### [TASK BRIEF]
Emit only the lines from the line containing "Observing the scene, is" through the last line of the entries, unchanged.

━━━━━ DATASET ROWS

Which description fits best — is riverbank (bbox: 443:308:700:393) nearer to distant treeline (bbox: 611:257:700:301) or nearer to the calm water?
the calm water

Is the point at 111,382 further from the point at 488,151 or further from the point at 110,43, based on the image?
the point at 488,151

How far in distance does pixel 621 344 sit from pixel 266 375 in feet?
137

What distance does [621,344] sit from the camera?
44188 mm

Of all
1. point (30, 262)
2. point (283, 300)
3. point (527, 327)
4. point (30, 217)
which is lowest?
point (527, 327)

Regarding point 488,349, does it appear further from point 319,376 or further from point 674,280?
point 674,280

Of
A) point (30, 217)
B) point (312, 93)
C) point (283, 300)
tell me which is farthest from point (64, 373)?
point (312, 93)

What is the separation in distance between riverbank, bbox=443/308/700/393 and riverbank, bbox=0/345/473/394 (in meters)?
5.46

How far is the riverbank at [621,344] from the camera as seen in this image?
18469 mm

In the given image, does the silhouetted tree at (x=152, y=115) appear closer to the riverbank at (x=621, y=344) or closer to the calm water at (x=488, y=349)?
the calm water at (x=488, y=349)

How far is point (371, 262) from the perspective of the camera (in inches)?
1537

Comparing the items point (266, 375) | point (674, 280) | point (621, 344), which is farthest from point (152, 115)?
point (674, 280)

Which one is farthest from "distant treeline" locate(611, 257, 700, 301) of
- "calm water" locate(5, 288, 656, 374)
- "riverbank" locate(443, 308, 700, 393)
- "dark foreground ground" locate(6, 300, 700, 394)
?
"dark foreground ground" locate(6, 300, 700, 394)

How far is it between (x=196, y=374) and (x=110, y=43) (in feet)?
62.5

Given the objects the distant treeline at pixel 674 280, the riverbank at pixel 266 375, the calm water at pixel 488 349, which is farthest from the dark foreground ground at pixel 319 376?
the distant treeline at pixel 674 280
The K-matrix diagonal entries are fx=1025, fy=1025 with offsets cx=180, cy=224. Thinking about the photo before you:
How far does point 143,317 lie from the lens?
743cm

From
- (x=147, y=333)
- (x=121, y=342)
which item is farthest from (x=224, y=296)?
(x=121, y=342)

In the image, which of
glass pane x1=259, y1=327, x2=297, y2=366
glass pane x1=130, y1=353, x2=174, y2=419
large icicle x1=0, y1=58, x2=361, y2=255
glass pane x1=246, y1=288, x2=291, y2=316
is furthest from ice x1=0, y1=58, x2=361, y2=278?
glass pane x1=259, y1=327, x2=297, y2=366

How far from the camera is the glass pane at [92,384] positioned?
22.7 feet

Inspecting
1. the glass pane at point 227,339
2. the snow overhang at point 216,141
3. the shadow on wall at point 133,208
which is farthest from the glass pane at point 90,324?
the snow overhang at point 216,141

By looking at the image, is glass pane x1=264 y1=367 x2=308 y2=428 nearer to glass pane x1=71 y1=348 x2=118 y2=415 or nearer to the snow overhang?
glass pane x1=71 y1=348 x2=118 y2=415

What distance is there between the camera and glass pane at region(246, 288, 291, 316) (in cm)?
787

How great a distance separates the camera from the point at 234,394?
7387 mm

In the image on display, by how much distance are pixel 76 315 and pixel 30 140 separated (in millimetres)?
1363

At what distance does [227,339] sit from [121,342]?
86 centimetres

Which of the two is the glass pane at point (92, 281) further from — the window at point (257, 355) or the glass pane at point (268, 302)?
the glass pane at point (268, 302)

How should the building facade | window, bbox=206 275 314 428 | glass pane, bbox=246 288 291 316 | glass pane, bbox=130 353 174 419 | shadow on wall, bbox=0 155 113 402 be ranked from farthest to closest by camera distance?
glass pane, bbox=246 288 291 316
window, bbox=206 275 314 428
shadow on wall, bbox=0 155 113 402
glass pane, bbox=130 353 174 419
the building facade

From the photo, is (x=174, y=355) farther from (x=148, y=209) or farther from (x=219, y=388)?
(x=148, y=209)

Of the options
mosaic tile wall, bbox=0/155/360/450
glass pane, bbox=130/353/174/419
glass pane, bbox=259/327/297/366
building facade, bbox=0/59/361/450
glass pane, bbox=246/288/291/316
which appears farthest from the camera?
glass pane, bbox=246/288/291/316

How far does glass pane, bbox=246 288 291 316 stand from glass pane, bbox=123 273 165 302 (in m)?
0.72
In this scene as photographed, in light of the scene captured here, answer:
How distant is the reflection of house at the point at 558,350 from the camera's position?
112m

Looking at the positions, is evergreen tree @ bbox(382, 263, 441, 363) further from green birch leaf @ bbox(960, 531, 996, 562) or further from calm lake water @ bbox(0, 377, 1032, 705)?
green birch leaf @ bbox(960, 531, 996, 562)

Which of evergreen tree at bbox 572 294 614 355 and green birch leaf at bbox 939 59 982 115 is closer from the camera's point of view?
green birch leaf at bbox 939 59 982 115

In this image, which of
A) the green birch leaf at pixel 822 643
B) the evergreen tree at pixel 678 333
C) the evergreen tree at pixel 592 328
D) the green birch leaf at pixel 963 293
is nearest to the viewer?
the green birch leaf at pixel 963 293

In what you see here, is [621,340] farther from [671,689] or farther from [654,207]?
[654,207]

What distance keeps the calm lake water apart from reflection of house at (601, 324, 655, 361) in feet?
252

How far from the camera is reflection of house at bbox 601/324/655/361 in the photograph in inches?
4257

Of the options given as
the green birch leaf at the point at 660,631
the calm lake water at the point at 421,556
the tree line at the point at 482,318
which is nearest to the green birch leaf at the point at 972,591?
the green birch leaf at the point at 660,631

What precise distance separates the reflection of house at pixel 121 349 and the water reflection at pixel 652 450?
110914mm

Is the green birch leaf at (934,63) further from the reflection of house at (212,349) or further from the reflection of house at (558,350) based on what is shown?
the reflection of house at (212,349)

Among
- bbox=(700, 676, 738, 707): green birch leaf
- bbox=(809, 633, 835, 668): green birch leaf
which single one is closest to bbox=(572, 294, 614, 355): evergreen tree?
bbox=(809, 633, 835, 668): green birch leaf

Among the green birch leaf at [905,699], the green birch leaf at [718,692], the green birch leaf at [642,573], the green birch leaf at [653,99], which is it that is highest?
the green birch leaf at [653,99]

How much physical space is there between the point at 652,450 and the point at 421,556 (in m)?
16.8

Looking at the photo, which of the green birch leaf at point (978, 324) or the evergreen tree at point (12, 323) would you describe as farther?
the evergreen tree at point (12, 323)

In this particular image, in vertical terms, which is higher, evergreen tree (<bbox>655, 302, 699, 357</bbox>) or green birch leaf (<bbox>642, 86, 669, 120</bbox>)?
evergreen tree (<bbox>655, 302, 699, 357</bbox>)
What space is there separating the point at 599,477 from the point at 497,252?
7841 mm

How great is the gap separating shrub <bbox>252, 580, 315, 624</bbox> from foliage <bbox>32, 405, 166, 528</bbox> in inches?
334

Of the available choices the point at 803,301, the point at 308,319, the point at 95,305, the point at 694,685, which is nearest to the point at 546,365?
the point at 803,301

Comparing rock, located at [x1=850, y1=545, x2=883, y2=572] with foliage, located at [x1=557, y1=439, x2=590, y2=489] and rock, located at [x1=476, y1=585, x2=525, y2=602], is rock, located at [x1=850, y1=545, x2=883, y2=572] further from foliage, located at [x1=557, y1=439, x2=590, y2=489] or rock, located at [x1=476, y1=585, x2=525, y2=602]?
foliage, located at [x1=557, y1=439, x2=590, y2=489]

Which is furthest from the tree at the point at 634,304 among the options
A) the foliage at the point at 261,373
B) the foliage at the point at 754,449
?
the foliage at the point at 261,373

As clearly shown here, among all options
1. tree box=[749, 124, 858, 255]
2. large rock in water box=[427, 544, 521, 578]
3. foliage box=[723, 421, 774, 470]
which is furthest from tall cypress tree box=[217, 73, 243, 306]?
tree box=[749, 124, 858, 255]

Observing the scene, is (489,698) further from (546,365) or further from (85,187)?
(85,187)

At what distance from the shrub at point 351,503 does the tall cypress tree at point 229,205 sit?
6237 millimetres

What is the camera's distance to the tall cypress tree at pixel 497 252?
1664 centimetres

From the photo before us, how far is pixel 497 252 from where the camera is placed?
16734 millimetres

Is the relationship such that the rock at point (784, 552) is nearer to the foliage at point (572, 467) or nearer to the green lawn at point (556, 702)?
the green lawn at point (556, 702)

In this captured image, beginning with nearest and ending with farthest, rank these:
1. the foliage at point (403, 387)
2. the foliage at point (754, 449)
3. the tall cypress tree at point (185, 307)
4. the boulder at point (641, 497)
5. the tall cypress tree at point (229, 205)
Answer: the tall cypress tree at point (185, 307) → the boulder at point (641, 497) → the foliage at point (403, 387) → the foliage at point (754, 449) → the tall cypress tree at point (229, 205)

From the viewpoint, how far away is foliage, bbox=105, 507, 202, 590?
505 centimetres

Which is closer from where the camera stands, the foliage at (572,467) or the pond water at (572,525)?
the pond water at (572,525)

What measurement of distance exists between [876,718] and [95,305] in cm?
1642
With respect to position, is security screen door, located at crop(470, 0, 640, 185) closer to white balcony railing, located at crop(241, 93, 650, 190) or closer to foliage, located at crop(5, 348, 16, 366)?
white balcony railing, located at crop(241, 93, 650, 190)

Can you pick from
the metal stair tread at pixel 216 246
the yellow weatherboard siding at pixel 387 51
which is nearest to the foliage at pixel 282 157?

━━━━━━━━━━

### [THE ANSWER]
Observing the scene, is (489,698) further from (546,365) or further from (85,187)?
(85,187)

At what distance from the shrub at point 351,503 does the tall cypress tree at point 229,205 sit?
6237 millimetres

What is the camera's distance to the tall cypress tree at pixel 497 252?
1664 centimetres

From the photo before us, how far is pixel 497 252 from where the camera is placed?
16734 millimetres

Is the relationship such that the rock at point (784, 552) is nearer to the foliage at point (572, 467) or nearer to the green lawn at point (556, 702)?
the green lawn at point (556, 702)

In this captured image, beginning with nearest and ending with farthest, rank these:
1. the foliage at point (403, 387)
2. the foliage at point (754, 449)
3. the tall cypress tree at point (185, 307)
4. the boulder at point (641, 497)
5. the tall cypress tree at point (229, 205)
Answer: the tall cypress tree at point (185, 307) → the boulder at point (641, 497) → the foliage at point (403, 387) → the foliage at point (754, 449) → the tall cypress tree at point (229, 205)

From the viewpoint, how far away is foliage, bbox=105, 507, 202, 590?
505 centimetres

Which is closer from where the camera stands, the foliage at (572,467) or the pond water at (572,525)?
the pond water at (572,525)

What measurement of distance exists between [876,718] and [95,305] in cm?
1642
With respect to position, is security screen door, located at crop(470, 0, 640, 185) closer to white balcony railing, located at crop(241, 93, 650, 190) or closer to foliage, located at crop(5, 348, 16, 366)?
white balcony railing, located at crop(241, 93, 650, 190)

Can you pick from
the metal stair tread at pixel 216 246
the yellow weatherboard siding at pixel 387 51
which is nearest to the foliage at pixel 282 157?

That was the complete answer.